Udacity Machine Learning Validation mini-project

Prep stuff:



In [1]:

    
import pickle
import sys
sys.path.append("../tools/")
from feature_format import featureFormat, targetFeatureSplit

data_dict = pickle.load(open("../final_project/final_project_dataset.pkl", "r") )



In [2]:

    
### first element is our labels, any added elements are predictor
### features. Keep this the same for the mini-project, but you'll
### have a different feature list when you do the final project.
features_list = ["poi", "salary"]

data = featureFormat(data_dict, features_list)
labels, features = targetFeatureSplit(data)

Training a decision tree on this starter data:



In [3]:

    
from sklearn.tree import DecisionTreeClassifier

Doing things the wrong way:



In [4]:

    
clf = DecisionTreeClassifier()
clf.fit(features,labels)
clf.score(features,labels)

◆ STATED TASK 1: From the validation mini-project notebook, reproduce word for word the part from "from sklearn.tree import" up to and including "clf.score(features,labels)".
◆ STATED TASK 2: In the validation mini-project notebook, which two entries are placed in features_list?
◆ STATED TASK 3: Sum up the validation mini-project notebook in two sentences.

◆ RECORDS SHOWN:
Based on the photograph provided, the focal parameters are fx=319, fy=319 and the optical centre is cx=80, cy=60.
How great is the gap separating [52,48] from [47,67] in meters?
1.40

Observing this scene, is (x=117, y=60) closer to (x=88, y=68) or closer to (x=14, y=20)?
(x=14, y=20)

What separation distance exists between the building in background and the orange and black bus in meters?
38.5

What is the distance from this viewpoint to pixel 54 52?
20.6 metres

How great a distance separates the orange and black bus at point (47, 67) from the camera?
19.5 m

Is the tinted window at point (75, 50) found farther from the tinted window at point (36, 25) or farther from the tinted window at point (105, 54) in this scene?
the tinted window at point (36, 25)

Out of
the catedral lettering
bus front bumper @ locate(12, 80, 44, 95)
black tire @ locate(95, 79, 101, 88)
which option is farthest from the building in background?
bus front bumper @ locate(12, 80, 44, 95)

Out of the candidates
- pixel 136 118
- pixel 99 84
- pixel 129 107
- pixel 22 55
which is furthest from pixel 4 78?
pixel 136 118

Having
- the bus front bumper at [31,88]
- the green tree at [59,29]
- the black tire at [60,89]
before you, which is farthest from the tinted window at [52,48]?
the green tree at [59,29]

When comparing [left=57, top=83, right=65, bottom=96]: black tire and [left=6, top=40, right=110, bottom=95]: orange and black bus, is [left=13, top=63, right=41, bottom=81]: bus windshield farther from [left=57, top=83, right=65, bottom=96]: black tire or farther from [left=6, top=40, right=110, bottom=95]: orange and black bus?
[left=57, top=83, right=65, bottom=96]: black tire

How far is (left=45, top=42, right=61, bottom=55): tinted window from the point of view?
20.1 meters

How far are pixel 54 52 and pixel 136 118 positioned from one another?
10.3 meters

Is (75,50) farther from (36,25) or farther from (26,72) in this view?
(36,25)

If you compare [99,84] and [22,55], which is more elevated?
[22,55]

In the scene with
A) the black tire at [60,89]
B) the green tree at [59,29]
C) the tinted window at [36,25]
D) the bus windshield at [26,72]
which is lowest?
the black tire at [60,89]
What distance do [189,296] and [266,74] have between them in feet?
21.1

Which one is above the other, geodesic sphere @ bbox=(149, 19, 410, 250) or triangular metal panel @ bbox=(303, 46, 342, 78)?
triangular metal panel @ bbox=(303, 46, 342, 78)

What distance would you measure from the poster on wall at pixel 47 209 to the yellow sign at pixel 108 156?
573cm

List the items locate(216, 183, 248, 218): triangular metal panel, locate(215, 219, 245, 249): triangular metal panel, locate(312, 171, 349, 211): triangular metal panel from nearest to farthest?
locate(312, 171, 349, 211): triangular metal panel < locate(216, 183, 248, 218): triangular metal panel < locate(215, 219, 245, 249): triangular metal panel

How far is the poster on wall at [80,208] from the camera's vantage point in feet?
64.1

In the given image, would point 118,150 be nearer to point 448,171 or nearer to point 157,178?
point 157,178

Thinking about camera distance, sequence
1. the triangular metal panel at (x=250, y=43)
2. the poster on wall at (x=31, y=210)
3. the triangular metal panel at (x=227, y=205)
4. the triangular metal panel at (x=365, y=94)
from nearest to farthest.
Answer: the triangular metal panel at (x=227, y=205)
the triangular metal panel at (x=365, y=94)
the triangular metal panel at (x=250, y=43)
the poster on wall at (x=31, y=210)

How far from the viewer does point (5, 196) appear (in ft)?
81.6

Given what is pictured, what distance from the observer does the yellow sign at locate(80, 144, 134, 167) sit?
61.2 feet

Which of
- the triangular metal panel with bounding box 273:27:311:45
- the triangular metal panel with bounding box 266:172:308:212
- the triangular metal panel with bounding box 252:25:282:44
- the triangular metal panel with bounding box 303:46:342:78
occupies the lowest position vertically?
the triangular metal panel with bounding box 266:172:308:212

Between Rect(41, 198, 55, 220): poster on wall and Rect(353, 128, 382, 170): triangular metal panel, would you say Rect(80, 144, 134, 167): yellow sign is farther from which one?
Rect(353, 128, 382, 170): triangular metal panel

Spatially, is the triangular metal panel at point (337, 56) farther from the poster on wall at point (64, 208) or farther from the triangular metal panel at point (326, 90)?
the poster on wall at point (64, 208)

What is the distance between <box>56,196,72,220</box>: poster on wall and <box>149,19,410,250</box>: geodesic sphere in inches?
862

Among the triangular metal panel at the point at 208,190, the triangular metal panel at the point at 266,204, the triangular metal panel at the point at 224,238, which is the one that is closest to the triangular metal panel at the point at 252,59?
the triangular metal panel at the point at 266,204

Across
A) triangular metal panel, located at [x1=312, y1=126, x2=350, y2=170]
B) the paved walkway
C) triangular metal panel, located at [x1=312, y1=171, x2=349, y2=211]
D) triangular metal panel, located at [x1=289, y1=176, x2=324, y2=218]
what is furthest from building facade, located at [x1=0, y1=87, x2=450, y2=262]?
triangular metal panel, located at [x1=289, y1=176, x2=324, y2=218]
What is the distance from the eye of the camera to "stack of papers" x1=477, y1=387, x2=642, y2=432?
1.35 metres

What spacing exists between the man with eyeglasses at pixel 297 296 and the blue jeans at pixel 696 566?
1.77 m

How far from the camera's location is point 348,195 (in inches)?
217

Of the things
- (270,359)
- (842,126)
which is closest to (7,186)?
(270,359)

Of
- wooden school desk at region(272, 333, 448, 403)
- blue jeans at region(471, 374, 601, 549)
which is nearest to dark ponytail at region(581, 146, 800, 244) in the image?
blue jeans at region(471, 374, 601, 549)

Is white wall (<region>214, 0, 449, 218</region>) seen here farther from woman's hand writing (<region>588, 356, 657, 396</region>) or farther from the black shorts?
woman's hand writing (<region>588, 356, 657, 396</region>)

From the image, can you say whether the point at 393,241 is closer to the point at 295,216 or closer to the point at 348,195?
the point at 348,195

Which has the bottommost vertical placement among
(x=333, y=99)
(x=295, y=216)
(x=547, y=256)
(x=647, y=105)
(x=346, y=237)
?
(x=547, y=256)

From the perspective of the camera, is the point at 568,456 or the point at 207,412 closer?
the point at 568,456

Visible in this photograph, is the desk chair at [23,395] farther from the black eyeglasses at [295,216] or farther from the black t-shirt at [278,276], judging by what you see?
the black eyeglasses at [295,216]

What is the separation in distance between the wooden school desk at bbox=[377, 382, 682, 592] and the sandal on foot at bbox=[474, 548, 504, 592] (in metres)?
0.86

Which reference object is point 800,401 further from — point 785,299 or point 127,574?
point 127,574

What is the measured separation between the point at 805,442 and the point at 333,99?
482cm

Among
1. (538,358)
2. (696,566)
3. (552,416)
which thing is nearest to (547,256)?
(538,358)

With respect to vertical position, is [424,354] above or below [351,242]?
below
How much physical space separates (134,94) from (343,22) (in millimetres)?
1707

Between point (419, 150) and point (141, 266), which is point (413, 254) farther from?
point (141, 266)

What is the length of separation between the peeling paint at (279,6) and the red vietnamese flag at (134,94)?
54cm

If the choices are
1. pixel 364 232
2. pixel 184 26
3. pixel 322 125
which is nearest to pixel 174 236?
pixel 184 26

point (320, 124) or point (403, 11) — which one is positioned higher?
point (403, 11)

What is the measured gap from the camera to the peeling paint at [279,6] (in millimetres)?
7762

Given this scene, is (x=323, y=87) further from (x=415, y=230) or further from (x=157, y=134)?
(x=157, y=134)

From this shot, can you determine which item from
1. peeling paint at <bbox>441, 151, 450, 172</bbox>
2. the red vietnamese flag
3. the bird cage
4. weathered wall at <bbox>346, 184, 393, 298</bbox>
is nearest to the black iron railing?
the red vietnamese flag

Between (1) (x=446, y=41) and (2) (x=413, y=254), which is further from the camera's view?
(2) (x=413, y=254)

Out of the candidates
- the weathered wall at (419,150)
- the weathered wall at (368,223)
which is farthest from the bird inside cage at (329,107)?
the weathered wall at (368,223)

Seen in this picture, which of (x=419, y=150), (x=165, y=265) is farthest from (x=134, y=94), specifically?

◆ PROBLEM SOLUTION 1:
from sklearn.tree import DecisionTreeClassifier

Doing things the wrong way:



In [4]:

    
clf = DecisionTreeClassifier()
clf.fit(features,labels)
clf.score(features,labels)

◆ PROBLEM SOLUTION 2: "poi" and "salary"

◆ PROBLEM SOLUTION 3: The notebook loads the final project dataset from a pickle file and uses featureFormat and targetFeatureSplit to turn the "poi" and "salary" entries into labels and features. Under the heading "Doing things the wrong way," it fits a DecisionTreeClassifier on those features and labels and then scores it on the same data.